(WORK TO BE COMPLETED) Identify each line in the data below that contains the string "instances", matching case exactly, and copy those lines out.

++++++

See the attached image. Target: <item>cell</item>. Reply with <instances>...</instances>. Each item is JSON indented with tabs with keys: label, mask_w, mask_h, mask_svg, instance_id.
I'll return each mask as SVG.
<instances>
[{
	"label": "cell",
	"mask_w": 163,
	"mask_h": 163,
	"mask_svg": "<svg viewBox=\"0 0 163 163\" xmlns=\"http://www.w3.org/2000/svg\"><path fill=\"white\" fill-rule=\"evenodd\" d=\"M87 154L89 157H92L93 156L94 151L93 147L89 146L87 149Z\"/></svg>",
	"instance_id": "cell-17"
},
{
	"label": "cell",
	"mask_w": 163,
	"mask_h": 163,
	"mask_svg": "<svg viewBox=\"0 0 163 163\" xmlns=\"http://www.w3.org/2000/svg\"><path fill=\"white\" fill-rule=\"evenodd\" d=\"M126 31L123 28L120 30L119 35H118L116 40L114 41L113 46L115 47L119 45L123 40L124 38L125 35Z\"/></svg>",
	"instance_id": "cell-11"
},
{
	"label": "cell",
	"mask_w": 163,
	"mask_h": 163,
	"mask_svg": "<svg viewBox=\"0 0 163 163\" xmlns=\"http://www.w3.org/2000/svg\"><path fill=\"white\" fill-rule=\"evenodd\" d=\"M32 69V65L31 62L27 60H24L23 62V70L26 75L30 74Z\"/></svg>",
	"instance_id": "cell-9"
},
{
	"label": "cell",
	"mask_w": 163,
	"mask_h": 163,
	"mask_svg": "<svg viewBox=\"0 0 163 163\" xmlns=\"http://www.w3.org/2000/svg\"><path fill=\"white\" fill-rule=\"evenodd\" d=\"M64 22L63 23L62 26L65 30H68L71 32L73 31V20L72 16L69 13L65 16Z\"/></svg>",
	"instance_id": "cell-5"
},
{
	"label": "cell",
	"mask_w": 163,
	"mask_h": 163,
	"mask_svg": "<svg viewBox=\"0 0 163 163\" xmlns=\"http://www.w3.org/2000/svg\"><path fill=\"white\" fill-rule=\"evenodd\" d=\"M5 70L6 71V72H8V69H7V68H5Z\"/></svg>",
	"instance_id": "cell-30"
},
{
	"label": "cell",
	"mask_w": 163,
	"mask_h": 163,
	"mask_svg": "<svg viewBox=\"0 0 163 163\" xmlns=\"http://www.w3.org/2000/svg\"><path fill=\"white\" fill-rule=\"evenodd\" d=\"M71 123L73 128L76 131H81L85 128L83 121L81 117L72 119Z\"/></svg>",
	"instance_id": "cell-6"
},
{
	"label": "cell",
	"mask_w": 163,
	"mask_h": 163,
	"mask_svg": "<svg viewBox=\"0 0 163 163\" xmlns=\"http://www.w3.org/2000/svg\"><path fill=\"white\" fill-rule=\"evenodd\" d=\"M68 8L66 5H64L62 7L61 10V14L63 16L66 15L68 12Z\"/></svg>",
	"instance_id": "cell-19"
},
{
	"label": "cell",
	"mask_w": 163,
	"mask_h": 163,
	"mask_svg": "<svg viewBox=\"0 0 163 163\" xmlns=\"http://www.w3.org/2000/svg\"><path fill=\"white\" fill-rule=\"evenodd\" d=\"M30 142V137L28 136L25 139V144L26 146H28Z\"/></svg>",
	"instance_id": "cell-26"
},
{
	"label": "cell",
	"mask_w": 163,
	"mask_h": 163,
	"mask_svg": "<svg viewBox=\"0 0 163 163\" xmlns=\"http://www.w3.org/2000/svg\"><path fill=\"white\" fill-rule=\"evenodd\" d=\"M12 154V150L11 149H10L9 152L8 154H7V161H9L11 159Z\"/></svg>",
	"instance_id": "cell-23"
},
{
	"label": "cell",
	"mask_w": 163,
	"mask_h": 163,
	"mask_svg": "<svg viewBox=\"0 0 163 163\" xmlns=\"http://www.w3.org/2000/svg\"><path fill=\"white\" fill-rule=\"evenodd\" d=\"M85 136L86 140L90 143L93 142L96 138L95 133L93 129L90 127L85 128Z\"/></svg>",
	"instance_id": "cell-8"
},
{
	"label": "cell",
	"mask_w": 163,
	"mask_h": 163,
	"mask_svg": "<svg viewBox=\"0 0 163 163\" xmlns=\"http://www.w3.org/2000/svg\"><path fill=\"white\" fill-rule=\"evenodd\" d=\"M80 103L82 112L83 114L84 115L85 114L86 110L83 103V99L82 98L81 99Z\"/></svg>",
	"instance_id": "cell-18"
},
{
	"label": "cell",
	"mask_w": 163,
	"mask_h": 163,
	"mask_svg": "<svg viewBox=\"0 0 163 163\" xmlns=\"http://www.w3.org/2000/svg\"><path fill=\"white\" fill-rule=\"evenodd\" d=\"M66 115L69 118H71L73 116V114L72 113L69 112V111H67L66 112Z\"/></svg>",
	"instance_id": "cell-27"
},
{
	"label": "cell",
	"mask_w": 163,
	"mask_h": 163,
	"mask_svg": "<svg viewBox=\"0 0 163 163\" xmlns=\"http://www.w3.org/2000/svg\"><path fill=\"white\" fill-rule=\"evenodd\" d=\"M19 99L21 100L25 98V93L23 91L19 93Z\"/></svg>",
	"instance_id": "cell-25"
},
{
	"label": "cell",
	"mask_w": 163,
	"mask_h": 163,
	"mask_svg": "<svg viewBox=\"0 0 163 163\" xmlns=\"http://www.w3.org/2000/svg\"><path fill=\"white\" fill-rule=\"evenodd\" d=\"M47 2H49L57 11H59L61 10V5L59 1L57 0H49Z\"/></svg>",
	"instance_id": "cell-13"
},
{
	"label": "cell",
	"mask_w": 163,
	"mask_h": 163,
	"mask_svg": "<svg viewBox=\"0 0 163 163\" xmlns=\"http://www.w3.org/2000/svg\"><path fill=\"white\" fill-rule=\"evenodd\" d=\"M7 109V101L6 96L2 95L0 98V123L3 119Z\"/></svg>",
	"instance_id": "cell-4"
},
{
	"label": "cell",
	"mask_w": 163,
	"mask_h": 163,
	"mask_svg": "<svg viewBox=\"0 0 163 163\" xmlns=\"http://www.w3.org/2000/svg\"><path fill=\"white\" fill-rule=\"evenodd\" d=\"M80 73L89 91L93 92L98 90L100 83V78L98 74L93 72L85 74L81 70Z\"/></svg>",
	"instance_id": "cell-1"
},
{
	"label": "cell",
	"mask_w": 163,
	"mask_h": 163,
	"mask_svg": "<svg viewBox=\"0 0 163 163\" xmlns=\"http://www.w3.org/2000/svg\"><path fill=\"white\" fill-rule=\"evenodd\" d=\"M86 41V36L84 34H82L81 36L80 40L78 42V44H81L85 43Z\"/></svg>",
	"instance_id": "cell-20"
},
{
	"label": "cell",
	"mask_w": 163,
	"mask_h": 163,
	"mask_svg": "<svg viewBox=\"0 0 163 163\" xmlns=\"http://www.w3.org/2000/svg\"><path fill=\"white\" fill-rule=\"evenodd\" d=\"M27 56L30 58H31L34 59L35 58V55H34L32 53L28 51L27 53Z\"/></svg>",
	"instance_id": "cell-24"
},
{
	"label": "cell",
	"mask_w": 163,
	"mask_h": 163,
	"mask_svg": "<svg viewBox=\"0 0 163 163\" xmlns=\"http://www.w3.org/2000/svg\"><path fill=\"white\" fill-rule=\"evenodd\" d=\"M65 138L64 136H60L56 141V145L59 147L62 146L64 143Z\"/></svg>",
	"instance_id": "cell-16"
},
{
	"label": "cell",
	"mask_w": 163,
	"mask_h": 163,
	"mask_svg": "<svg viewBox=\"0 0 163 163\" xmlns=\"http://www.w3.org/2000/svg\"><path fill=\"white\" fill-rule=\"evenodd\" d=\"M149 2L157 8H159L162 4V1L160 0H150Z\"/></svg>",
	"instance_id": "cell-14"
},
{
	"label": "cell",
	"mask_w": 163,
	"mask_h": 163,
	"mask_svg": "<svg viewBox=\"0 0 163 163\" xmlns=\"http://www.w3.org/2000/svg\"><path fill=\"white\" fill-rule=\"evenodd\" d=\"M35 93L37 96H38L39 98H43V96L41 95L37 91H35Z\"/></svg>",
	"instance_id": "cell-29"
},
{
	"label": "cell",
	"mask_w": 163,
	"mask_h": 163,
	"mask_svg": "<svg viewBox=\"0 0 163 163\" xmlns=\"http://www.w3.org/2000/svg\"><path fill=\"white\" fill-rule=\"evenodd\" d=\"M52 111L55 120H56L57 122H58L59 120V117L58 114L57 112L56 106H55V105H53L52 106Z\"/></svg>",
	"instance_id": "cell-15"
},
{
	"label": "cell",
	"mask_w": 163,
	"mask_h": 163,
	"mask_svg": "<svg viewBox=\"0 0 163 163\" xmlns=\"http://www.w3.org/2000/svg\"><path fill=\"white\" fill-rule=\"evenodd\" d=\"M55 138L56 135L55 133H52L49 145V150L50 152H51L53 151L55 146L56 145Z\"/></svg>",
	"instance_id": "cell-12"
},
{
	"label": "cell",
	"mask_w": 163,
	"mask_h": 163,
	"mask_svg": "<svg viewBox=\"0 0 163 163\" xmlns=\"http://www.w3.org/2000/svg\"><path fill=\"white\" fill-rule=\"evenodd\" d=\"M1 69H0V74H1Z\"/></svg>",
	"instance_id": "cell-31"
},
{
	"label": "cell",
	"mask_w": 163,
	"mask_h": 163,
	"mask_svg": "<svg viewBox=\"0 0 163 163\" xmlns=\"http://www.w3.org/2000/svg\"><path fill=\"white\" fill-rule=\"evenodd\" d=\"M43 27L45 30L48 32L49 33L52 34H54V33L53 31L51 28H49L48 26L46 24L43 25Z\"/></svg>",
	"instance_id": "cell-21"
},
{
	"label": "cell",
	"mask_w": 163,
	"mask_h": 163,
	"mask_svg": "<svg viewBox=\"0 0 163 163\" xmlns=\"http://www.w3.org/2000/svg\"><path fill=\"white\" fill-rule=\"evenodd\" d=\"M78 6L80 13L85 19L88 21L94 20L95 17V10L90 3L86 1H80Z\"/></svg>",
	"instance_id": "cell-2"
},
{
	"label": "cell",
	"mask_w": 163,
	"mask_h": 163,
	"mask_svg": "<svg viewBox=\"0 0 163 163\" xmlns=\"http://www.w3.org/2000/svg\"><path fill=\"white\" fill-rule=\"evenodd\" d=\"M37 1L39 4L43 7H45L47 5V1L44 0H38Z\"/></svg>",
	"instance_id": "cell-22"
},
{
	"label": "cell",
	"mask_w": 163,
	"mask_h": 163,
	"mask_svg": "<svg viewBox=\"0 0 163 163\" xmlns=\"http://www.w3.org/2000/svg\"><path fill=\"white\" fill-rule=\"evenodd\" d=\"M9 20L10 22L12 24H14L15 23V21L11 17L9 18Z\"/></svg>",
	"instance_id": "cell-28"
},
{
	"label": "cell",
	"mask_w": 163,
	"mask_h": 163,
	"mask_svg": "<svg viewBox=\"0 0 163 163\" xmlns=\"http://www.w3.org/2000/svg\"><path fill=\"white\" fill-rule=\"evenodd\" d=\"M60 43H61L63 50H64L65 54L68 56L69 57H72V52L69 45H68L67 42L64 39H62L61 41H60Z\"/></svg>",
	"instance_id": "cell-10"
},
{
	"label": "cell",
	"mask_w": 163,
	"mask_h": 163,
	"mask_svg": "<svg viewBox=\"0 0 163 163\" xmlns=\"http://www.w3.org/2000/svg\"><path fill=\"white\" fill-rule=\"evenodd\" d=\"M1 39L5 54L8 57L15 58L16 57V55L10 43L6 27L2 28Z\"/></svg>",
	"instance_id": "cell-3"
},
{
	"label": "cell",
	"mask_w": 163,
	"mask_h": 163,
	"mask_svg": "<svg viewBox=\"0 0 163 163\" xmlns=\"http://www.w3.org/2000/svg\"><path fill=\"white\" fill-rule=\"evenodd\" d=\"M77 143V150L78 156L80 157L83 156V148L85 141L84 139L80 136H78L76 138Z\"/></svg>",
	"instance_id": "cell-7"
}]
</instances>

++++++

(WRITTEN RESPONSE)
See the attached image. Target: <item>cell</item>. Reply with <instances>...</instances>. Each item is JSON indented with tabs with keys: label, mask_w, mask_h, mask_svg, instance_id.
<instances>
</instances>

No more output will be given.